Two of my senior colleagues in Bangkok been to Mayo Clinic, Decho Jakrapanichakul, M.D. (CV ’98), and Yongyuth Sahasakul, M.D., for echocardiography fellowship and as a visiting clinician, respectively. I followed what they did. Mayo Clinic is very famous and well regarded in Thailand among medical societies.
I enjoyed my 18 months in Rochester. The Echocardiography Lab is much bigger than the one at my hospital, with many echo machines, rooms, sonographers and physicians.
I had a ruptured appendix while I was training at Mayo Clinic and spent two weeks in the hospital. It was good to experience being a patient at Mayo Clinic.
It means a lot. I’m very proud of it. Mayo Clinic made my career path in stress echocardiography. I knew almost nothing about it before I studied with Dr. (Patricia) Pellikka (MED ’83, I ’86, CV ’89; chair, Division of Cardiovascular Ultrasound; vice chair for academic advancement & faculty development for the department; and the Betty Knight Scripps Professor in Cardiovascular Diseases Honoring George M. Gura, M.D.).
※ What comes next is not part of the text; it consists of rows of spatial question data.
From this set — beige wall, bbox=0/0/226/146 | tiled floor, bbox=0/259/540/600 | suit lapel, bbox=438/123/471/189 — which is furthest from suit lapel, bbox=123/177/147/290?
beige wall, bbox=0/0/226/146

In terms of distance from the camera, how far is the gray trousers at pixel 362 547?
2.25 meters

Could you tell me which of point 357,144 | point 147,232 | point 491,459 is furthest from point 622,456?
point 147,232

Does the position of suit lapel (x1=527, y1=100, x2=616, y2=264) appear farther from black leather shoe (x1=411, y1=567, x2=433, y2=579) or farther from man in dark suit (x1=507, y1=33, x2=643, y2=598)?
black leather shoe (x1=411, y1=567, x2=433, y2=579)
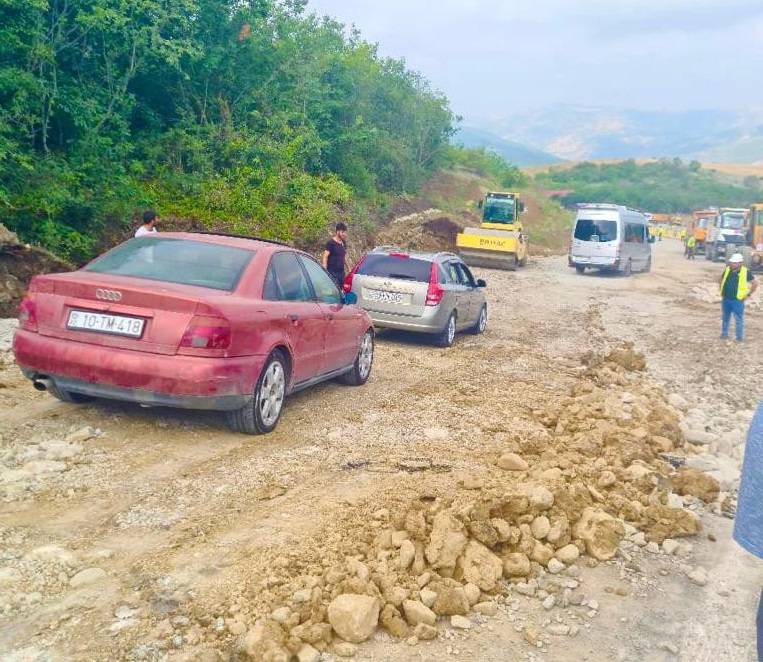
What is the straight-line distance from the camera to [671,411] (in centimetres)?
908

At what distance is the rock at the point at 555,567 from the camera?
457 cm

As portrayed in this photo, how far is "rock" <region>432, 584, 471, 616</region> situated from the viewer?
3.96 meters

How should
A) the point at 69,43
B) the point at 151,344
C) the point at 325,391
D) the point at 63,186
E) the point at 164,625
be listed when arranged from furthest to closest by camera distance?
the point at 69,43 < the point at 63,186 < the point at 325,391 < the point at 151,344 < the point at 164,625

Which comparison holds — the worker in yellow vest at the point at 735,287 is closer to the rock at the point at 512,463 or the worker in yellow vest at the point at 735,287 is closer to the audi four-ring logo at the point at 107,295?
the rock at the point at 512,463

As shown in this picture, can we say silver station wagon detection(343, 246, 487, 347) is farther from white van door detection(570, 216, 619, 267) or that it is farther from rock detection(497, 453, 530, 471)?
white van door detection(570, 216, 619, 267)

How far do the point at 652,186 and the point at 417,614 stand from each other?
104852mm

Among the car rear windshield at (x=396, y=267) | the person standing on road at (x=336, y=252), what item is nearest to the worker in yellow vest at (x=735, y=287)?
the car rear windshield at (x=396, y=267)

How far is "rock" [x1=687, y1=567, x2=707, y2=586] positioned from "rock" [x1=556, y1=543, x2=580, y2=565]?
25.8 inches

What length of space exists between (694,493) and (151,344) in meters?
4.26

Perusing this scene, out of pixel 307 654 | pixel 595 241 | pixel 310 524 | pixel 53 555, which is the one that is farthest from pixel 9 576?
pixel 595 241

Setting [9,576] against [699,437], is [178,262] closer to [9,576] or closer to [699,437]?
[9,576]

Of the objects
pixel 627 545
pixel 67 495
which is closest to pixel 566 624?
pixel 627 545

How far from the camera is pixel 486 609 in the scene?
4.04 m

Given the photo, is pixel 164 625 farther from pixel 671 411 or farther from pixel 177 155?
pixel 177 155
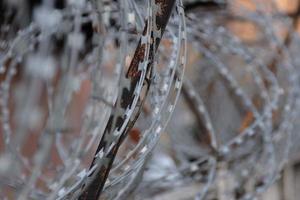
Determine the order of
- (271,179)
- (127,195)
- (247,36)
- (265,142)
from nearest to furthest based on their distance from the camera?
(127,195), (271,179), (265,142), (247,36)

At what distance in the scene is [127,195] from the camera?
6.04 feet

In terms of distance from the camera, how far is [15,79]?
14.2 feet

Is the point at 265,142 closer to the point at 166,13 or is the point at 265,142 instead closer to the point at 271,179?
the point at 271,179

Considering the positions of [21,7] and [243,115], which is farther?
[243,115]

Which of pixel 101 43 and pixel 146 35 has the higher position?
pixel 101 43

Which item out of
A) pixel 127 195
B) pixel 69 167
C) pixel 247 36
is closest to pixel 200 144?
pixel 247 36

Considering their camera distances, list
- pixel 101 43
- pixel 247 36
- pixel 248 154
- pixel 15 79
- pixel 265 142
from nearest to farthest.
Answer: pixel 101 43, pixel 265 142, pixel 248 154, pixel 15 79, pixel 247 36

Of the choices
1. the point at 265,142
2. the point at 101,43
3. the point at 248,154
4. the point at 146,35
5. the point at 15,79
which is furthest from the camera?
the point at 15,79

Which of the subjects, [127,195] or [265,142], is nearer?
[127,195]

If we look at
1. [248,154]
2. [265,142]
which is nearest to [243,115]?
[248,154]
There weren’t many cardiologists in Thailand at the time, and most of them were in general cardiology.
I tried to read papers and a textbook before I went to Mayo Clinic. When I came back, I sent up an echo lab here, and now we’ve had it for more than 10 years. I’ve taught many other colleagues since then. Dr. Pellikka is a good mentor and my role model. She taught me about general echo and stress echo in both clinical and research points of view, and I have almost 10 publications from my time at Mayo Clinic. She also wrote the forward to the stress echo textbook I wrote.
Dr. Pellikka says, “Dr. Ratanasit is a star — very bright and motivated. It was absolutely a pleasure to work with her. She has a natural aptitude for understanding and reading stress echocardiography. I look forward to seeing her periodically at national and international meetings.”
I’m an associate professor at our hospital and am waiting for academic promotion to professor. I hope to get that news early in 2019. I see patients, do echocardiography including stress echocardiography, and teach medical students, residents and cardiology fellows.
I would like to share my experience with the younger generation as much as I can. After I achieve the academic rank of professor, I want to devote myself to patients. Our hospital is government owned, and we have many poor patients. I want to use my knowledge and experience to help them.
I also would like to provide lectures to our medical students, residents and fellows in echocardiography. One of my younger colleagues, Maytinee Kittipovanonth, M.D. (CV ’08), went to Mayo Clinic for an echocardiography fellowship a couple of years after I was back in Bangkok.
I like to spend my free time with my family and take care of my parents. I also like exercise and traveling.